# start of Dataset content
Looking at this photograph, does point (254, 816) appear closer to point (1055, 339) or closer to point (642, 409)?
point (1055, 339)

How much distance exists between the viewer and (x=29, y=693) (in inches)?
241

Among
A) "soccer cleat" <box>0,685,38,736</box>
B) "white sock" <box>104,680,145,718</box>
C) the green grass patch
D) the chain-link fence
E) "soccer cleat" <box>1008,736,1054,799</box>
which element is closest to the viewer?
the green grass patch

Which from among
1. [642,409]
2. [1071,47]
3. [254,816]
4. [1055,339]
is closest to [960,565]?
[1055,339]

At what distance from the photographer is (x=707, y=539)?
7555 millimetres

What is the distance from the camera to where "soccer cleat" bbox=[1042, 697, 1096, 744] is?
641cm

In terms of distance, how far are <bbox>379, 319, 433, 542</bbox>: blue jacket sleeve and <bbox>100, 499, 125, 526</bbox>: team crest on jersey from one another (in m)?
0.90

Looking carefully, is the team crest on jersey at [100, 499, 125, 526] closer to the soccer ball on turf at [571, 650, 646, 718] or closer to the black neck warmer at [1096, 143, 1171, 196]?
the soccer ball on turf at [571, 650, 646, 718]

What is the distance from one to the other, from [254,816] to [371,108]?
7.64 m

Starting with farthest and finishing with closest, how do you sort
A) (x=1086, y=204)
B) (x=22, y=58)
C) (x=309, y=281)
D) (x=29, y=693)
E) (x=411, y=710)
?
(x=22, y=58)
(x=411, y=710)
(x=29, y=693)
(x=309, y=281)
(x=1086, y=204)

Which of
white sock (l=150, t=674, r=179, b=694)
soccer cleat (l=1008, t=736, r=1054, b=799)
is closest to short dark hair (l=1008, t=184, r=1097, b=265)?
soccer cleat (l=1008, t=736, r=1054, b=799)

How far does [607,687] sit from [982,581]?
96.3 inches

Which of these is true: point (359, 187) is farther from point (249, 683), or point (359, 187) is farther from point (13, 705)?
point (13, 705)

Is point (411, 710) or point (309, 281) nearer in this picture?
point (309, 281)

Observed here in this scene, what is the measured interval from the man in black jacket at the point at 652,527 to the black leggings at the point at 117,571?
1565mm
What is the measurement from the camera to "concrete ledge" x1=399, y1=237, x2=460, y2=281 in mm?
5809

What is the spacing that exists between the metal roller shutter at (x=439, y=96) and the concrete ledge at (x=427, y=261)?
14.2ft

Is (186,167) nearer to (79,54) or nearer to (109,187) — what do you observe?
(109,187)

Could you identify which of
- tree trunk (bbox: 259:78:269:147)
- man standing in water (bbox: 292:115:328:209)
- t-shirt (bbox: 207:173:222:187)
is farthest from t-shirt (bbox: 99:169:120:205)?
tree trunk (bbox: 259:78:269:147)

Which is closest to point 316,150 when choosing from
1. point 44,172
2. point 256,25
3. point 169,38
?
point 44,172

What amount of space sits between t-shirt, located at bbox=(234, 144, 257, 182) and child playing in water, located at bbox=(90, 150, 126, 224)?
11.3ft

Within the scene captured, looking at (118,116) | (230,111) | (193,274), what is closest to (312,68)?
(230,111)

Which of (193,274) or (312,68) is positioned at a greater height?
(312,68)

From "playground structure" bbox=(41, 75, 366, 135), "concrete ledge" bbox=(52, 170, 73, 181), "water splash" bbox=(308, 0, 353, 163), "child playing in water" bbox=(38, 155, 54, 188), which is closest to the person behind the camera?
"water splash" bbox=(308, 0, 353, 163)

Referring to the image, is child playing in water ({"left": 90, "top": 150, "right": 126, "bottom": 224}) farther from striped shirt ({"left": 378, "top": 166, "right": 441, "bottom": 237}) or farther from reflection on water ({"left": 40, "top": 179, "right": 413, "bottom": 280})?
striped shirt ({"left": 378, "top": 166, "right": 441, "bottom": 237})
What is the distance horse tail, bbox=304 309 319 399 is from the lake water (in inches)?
# end of Dataset content
> Description of the task: Pick out each line in the items above that contains the string "crest", with a case-sensitive match, and copy those lines.

> Result of the exercise:
In terms of distance, how far are <bbox>379, 319, 433, 542</bbox>: blue jacket sleeve and <bbox>100, 499, 125, 526</bbox>: team crest on jersey from one another (in m)?
Looking carefully, is the team crest on jersey at [100, 499, 125, 526] closer to the soccer ball on turf at [571, 650, 646, 718] or closer to the black neck warmer at [1096, 143, 1171, 196]?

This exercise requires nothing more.